Consignes »
A. Les affirmations suivantes concordent-elles avec l’extrait cité ? Répondez par oui ou par non et citez mot pour mot les termes qui tranchent. (i) Le pape François invite tous les baptisés au jeûne et à la prière. (ii) À première vue, la proposition du pape paraît suffisante à beaucoup de personnes de bonne volonté. (iii) En dénonçant le cléricalisme, le pape désigne les racines du mal.
B. Recopiez à l’identique le passage de l’extrait cité compris entre « Dans la lettre » et « Pourquoi et comment ? », bornes incluses.
C. Répondez s’il vous plaît aux questions suivantes d’après l’extrait cité.
(i) À qui la lettre du pape est-elle adressée ?
(ii) Quelle conversion le pape veut-il engager ?
(iii) Selon les voix qui s’élèvent, à quoi faut-il s’attaquer ?

Dans la lettre qu’il vient d’écrire « au peuple de Dieu », le pape François invite tous les baptisés à un « exercice pénitentiel du jeûne et de la prière » de manière à engager « une conversion de l’agir ecclésial » qui puisse mettre fin aux abus et au cléricalisme qui les encourage. À première vue, cette proposition semble largement insuffisante pour beaucoup d’hommes et de femmes de bonne volonté qui sont saisis par l’ampleur du mal gangrénant l’Église. Nous entendons d’ores et déjà des voix s’élever pour dire que ce n’est pas avec de « belles paroles » et des actes de piété que l’on va résoudre ce problème, car c’est aux racines du mal qu’il faut s’attaquer. Or, en dénonçant le cléricalisme, le pape François pointe les racines du mal et, en appelant à la prière et au jeûne, il propose, contre toute apparence, une piste d’action concrète. Pourquoi et comment ?

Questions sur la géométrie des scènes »
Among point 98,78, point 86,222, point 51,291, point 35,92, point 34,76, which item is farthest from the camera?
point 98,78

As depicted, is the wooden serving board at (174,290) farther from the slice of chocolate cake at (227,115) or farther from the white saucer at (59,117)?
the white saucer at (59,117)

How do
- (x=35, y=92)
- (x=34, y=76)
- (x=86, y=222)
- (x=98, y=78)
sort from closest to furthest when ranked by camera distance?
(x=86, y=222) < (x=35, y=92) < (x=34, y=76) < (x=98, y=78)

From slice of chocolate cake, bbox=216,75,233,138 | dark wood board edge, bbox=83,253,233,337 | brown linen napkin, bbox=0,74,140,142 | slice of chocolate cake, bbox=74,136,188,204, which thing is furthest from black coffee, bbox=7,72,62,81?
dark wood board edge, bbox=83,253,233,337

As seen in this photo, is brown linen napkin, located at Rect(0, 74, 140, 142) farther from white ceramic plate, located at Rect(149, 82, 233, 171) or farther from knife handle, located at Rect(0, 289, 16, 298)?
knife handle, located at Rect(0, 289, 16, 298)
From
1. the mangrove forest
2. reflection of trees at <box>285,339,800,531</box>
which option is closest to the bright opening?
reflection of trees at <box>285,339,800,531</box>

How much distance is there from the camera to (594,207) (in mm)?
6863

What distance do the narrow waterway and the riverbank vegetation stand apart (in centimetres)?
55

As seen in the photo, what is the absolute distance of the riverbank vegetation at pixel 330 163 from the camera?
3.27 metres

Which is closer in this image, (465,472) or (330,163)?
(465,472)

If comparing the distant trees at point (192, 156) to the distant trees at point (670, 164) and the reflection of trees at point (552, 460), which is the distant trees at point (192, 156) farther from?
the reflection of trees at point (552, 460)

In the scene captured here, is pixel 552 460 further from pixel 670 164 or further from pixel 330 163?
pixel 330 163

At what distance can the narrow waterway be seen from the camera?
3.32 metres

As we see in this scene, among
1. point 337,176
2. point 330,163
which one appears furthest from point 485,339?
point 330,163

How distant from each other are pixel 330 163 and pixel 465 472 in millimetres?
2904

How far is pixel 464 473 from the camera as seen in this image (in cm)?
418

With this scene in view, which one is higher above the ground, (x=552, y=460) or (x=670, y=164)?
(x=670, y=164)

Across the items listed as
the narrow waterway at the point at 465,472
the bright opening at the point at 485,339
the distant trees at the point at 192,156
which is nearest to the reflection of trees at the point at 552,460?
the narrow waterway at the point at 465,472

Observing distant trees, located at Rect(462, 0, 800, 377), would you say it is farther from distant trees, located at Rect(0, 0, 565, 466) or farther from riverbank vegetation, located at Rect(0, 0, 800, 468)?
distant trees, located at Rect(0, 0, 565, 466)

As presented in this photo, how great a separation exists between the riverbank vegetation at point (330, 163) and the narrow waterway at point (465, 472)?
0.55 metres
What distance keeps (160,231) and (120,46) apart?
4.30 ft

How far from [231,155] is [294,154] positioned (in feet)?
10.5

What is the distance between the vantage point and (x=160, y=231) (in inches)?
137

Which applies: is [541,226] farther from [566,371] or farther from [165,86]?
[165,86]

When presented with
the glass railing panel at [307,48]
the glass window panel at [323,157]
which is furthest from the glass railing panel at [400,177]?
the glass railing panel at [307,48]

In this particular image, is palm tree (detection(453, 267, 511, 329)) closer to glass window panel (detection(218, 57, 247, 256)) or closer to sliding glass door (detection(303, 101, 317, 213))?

Les solutions »
A.
(i) Oui : « le pape François invite tous les baptisés à un « exercice pénitentiel du jeûne et de la prière » »
(ii) Non : « cette proposition semble largement insuffisante pour beaucoup d’hommes et de femmes de bonne volonté »
(iii) Oui : « en dénonçant le cléricalisme, le pape François pointe les racines du mal »

B.
Dans la lettre qu’il vient d’écrire « au peuple de Dieu », le pape François invite tous les baptisés à un « exercice pénitentiel du jeûne et de la prière » de manière à engager « une conversion de l’agir ecclésial » qui puisse mettre fin aux abus et au cléricalisme qui les encourage. À première vue, cette proposition semble largement insuffisante pour beaucoup d’hommes et de femmes de bonne volonté qui sont saisis par l’ampleur du mal gangrénant l’Église. Nous entendons d’ores et déjà des voix s’élever pour dire que ce n’est pas avec de « belles paroles » et des actes de piété que l’on va résoudre ce problème, car c’est aux racines du mal qu’il faut s’attaquer. Or, en dénonçant le cléricalisme, le pape François pointe les racines du mal et, en appelant à la prière et au jeûne, il propose, contre toute apparence, une piste d’action concrète. Pourquoi et comment ?

C.
(i) Au peuple de Dieu.
(ii) Une conversion de l’agir ecclésial.
(iii) Aux racines du mal.